HOW TO COMPLETE THIS TASK
Give the listing back in full, exactly as written, with the pictures removed.

SUPPLIED ENTRIES

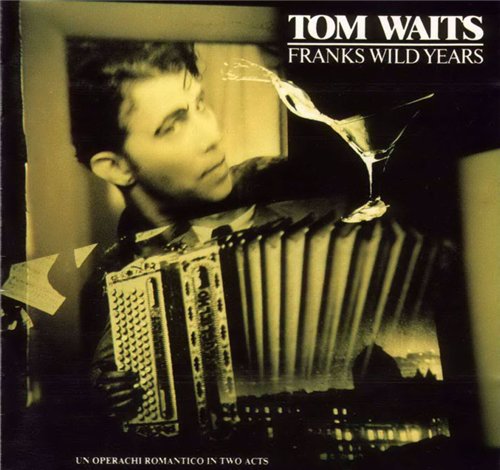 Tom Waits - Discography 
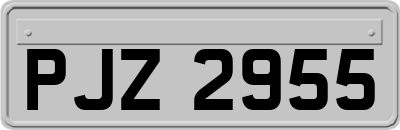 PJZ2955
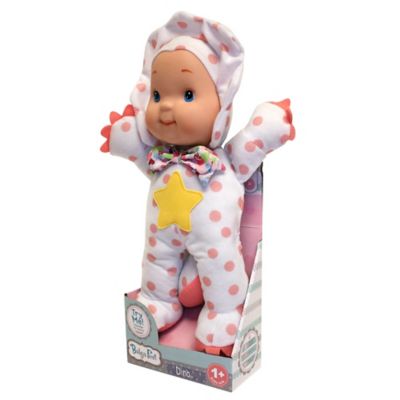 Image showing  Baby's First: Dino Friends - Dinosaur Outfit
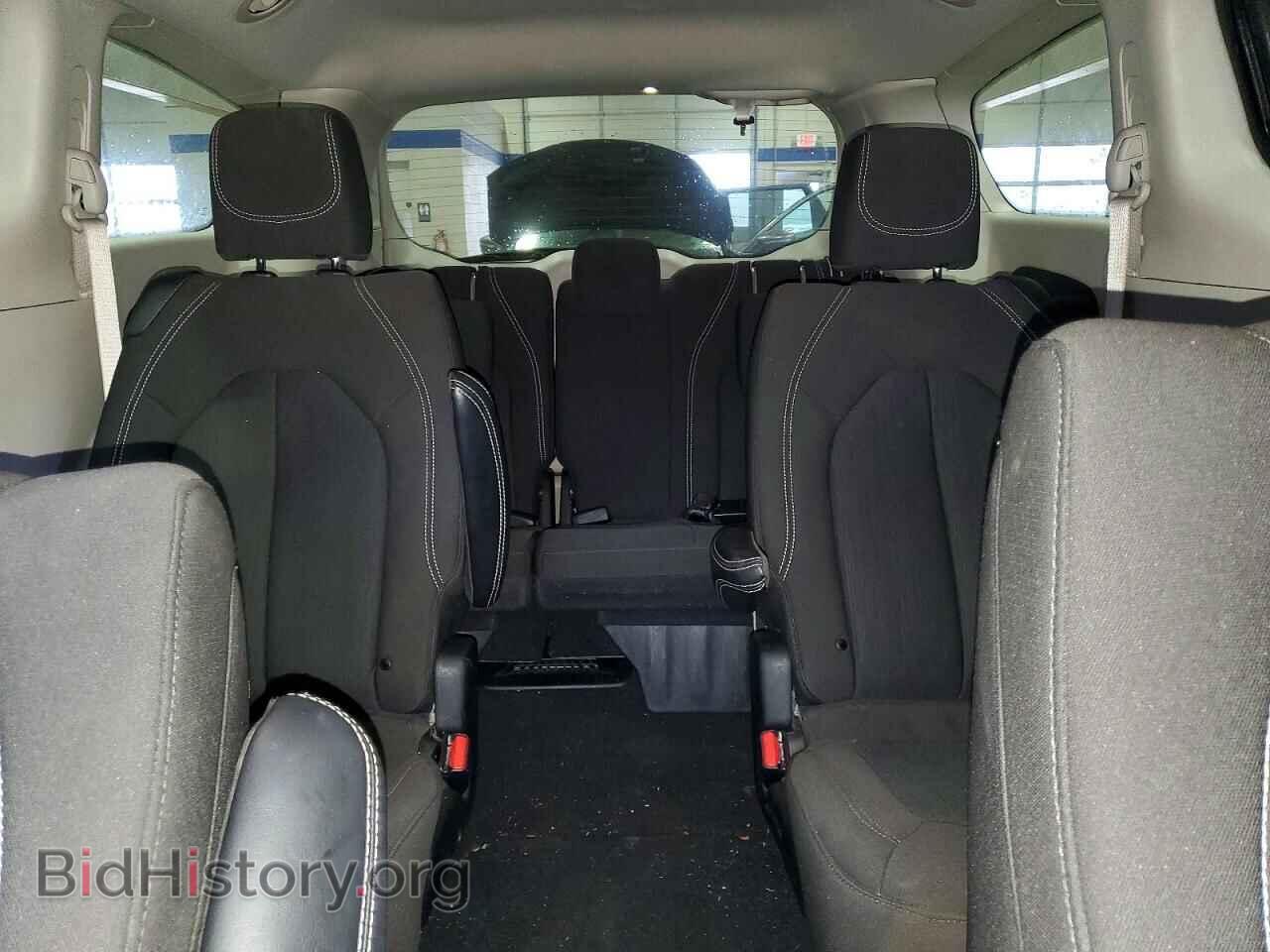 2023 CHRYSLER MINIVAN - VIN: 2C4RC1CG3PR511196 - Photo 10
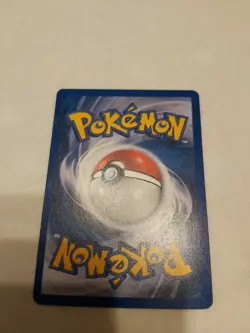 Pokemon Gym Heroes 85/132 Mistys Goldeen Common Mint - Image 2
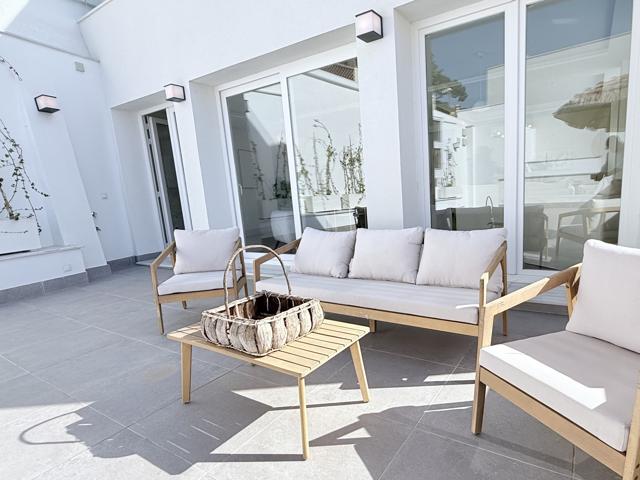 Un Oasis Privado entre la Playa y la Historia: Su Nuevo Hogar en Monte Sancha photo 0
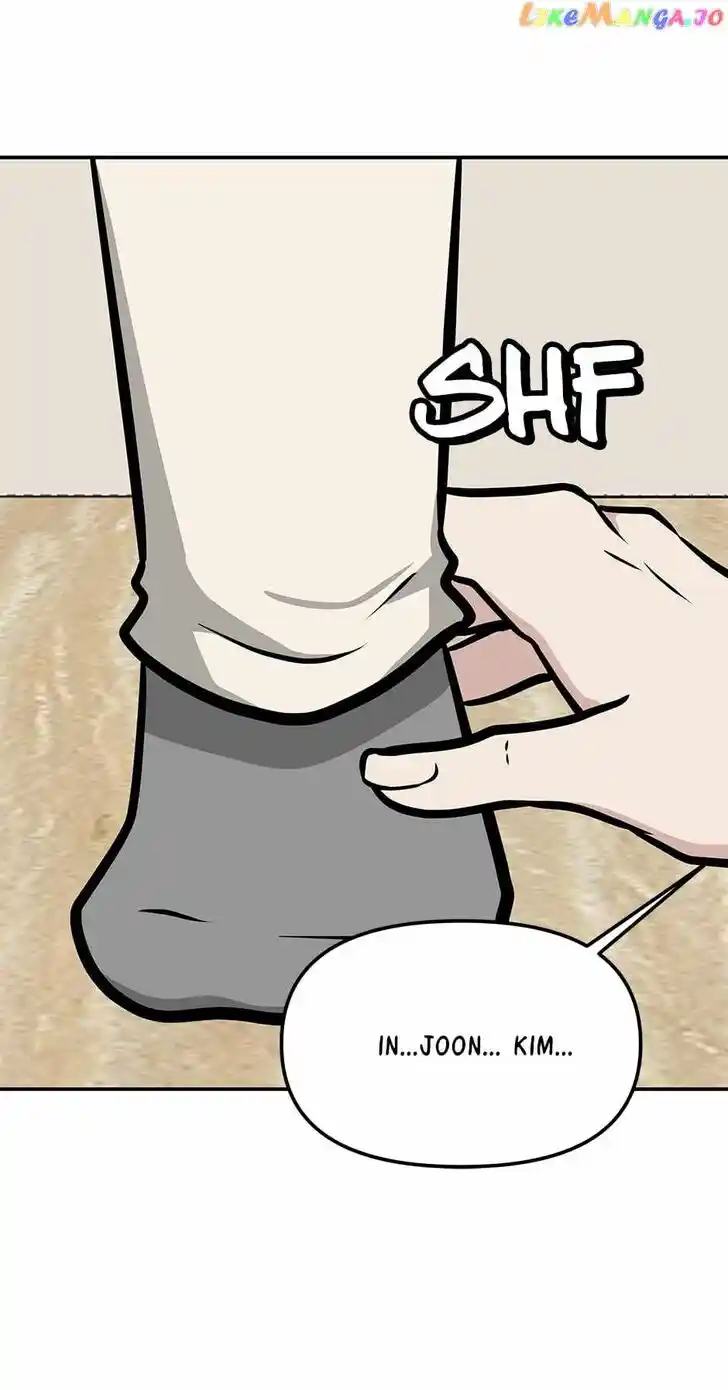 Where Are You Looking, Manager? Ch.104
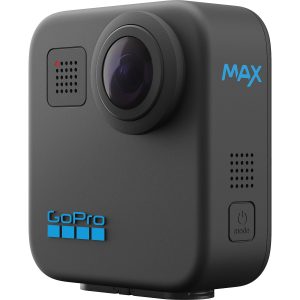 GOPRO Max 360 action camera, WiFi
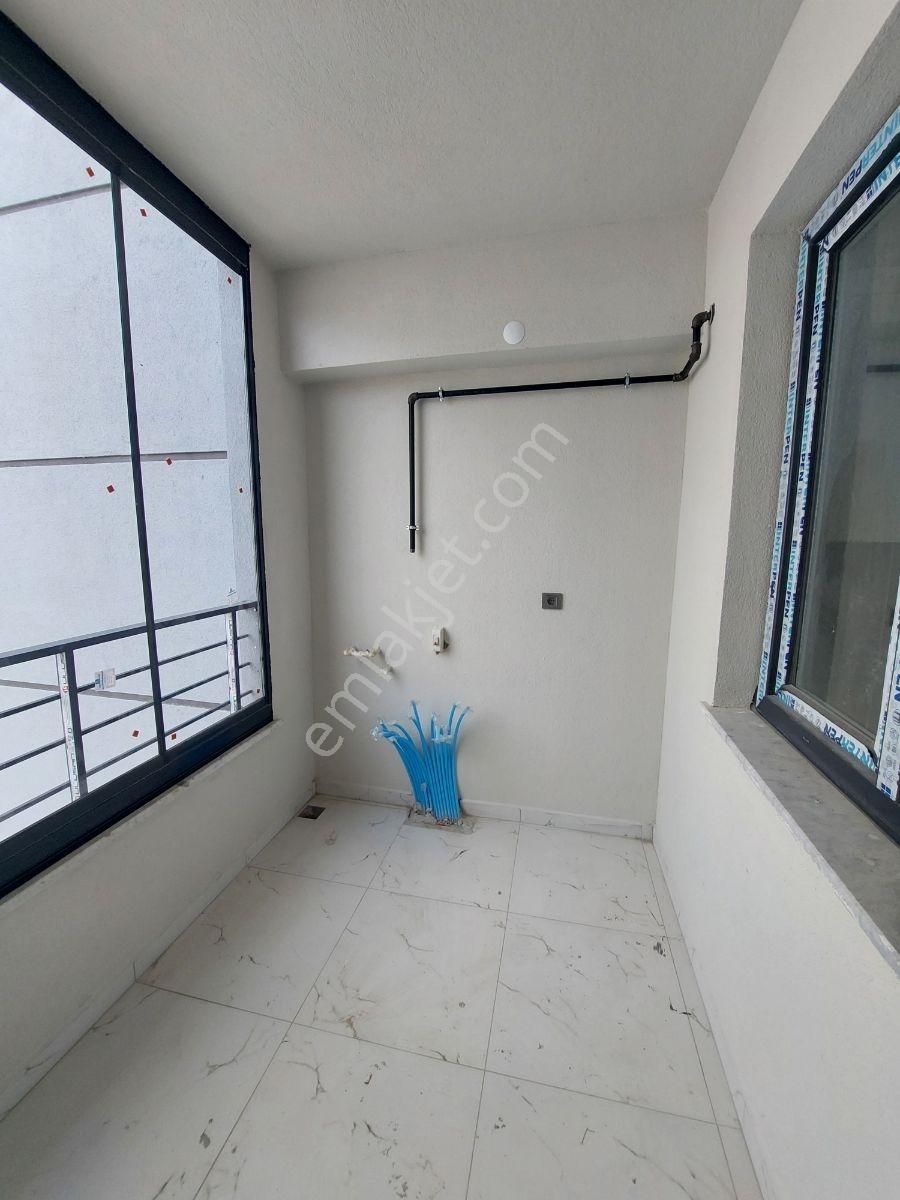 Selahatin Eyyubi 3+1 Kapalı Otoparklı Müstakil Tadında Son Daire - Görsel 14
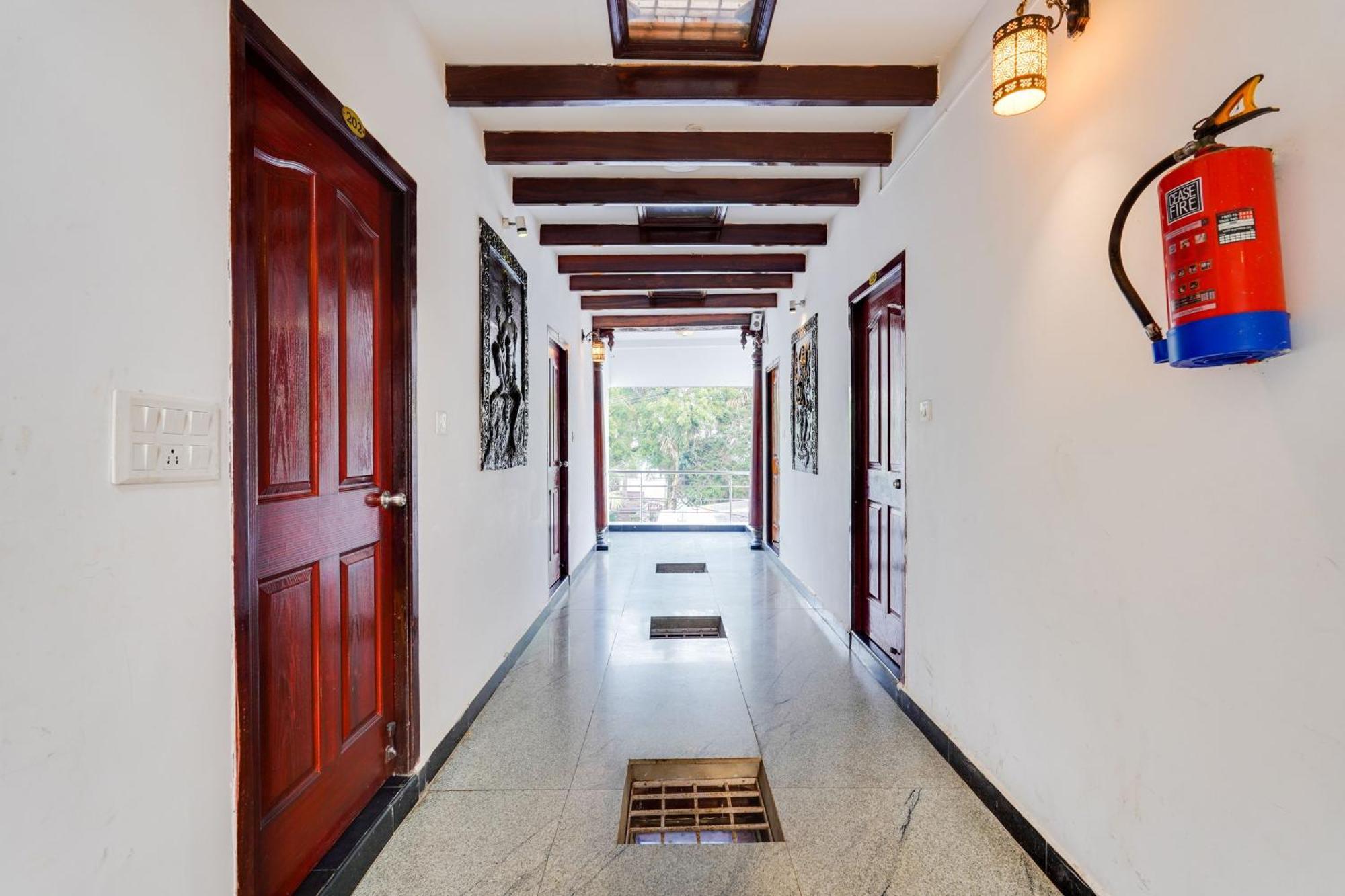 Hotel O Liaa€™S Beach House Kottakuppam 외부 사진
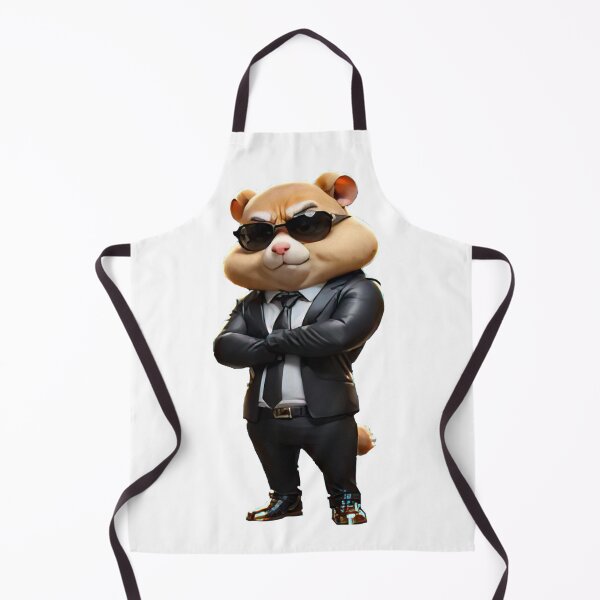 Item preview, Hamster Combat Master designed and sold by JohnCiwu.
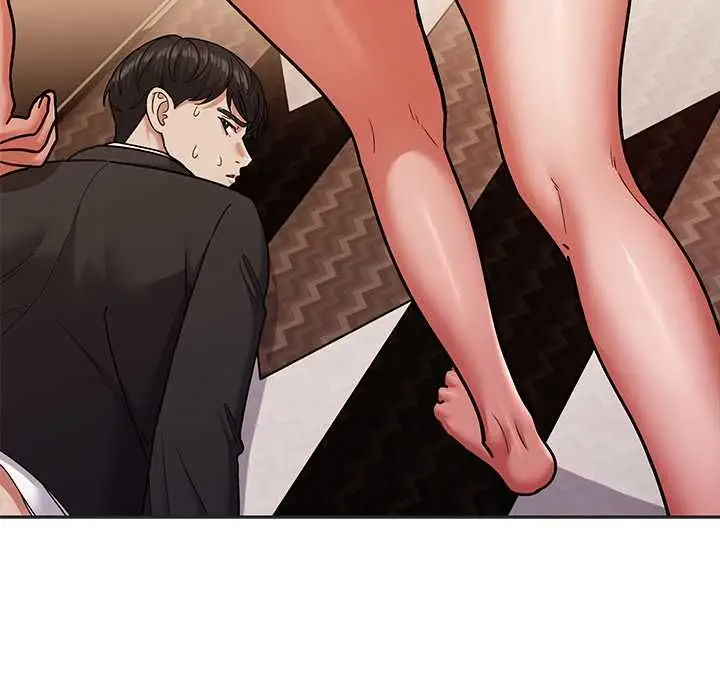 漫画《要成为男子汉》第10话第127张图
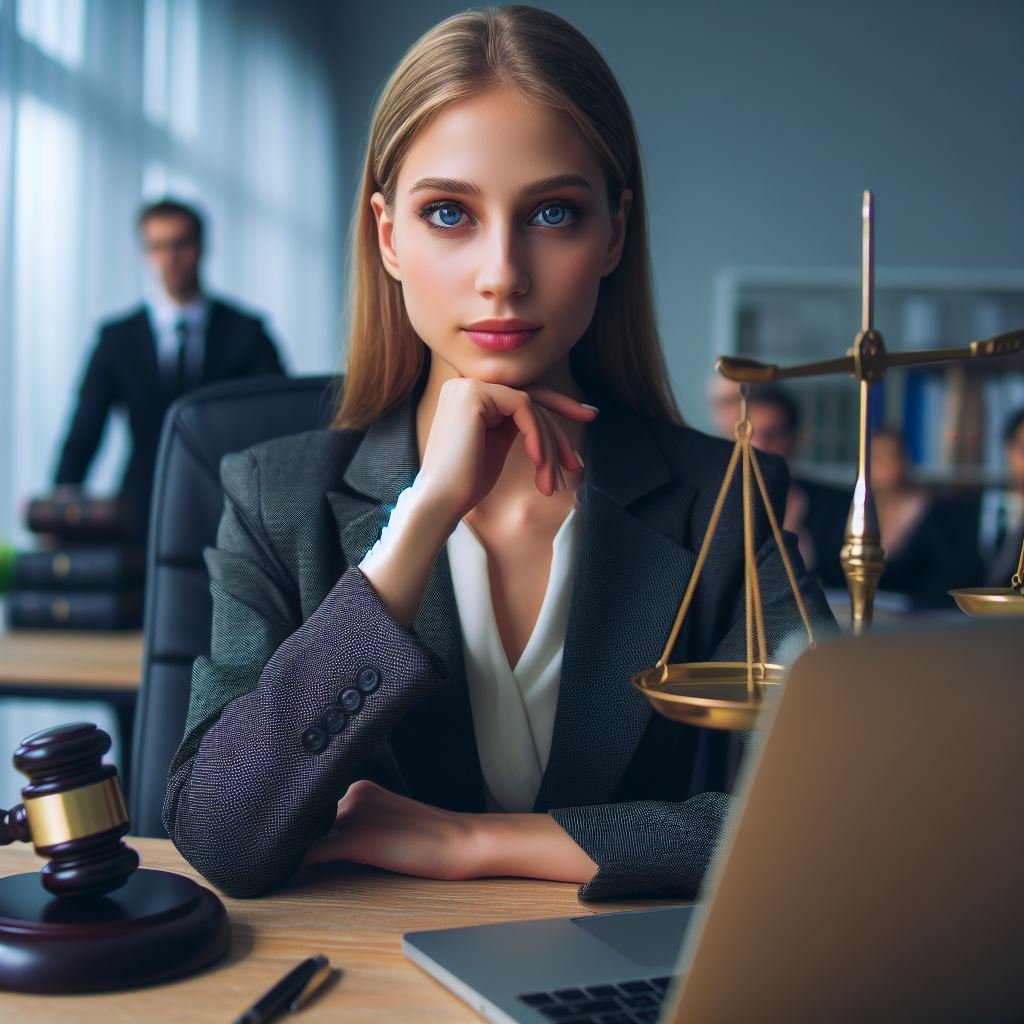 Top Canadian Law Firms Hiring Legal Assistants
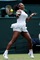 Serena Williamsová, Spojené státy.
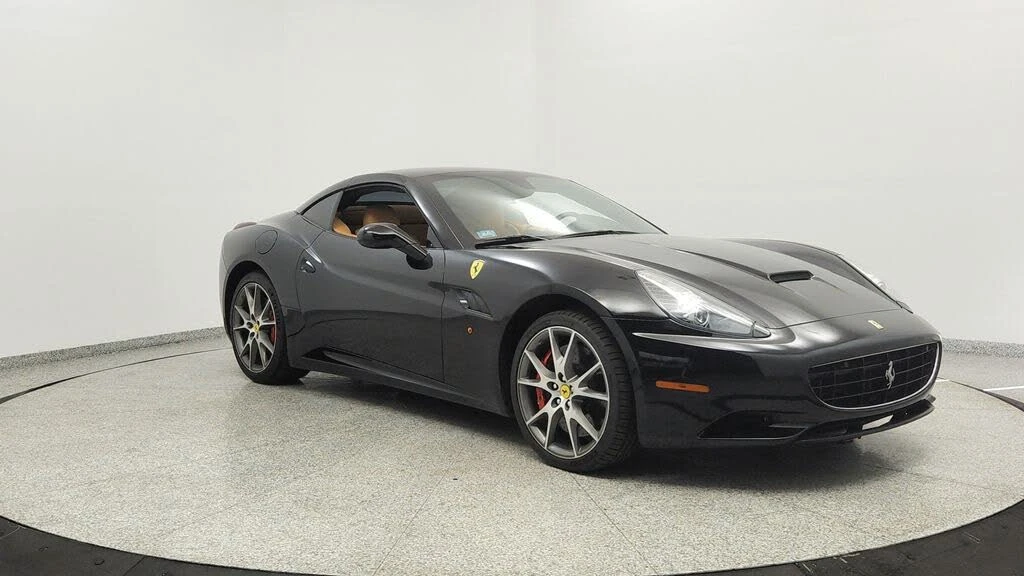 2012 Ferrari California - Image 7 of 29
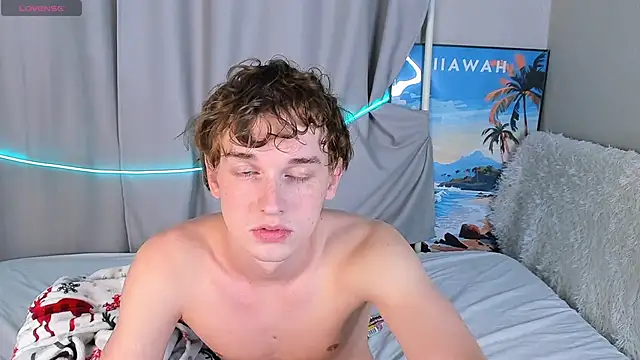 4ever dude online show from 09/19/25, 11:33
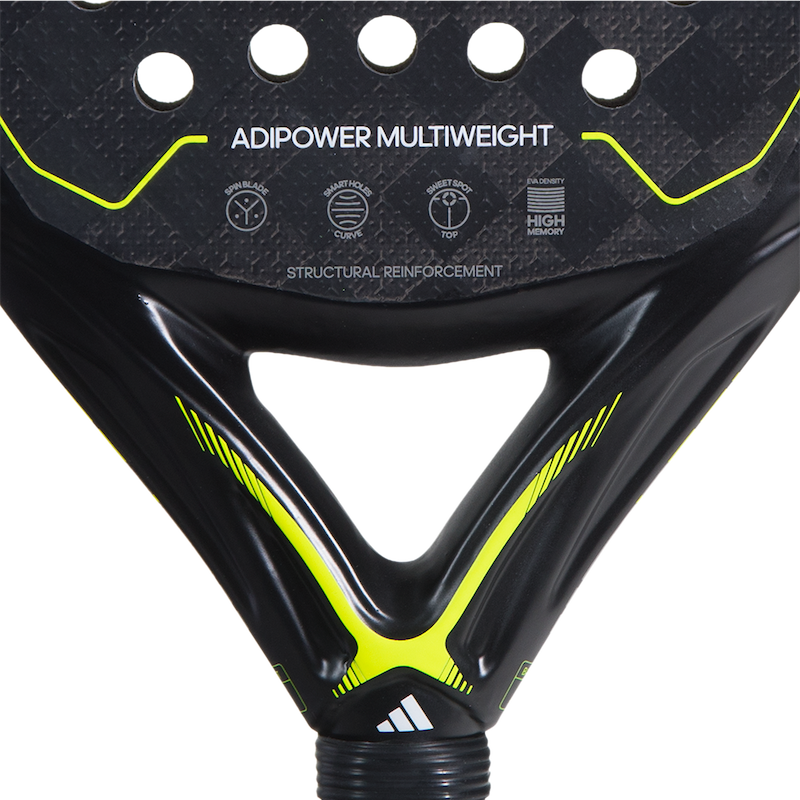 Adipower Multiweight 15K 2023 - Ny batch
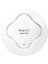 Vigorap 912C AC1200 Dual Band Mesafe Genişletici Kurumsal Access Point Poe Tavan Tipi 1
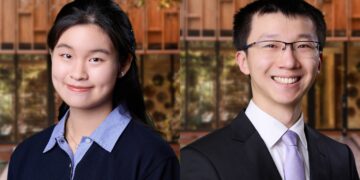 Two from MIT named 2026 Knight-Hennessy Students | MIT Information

ANSWER BOX
 Tom Waits - Discography 
 PJZ2955
 Image showing  Baby's First: Dino Friends - Dinosaur Outfit
 2023 CHRYSLER MINIVAN - VIN: 2C4RC1CG3PR511196 - Photo 10
 Pokemon Gym Heroes 85/132 Mistys Goldeen Common Mint - Image 2
 Un Oasis Privado entre la Playa y la Historia: Su Nuevo Hogar en Monte Sancha photo 0
 Where Are You Looking, Manager? Ch.104
 GOPRO Max 360 action camera, WiFi
 Selahatin Eyyubi 3+1 Kapalı Otoparklı Müstakil Tadında Son Daire - Görsel 14
 Hotel O Liaa€™S Beach House Kottakuppam 외부 사진
 Item preview, Hamster Combat Master designed and sold by JohnCiwu.
 漫画《要成为男子汉》第10话第127张图
 Top Canadian Law Firms Hiring Legal Assistants
 Serena Williamsová, Spojené státy.
 2012 Ferrari California - Image 7 of 29
 4ever dude online show from 09/19/25, 11:33
 Adipower Multiweight 15K 2023 - Ny batch
 Vigorap 912C AC1200 Dual Band Mesafe Genişletici Kurumsal Access Point Poe Tavan Tipi 1
 Two from MIT named 2026 Knight-Hennessy Students | MIT Information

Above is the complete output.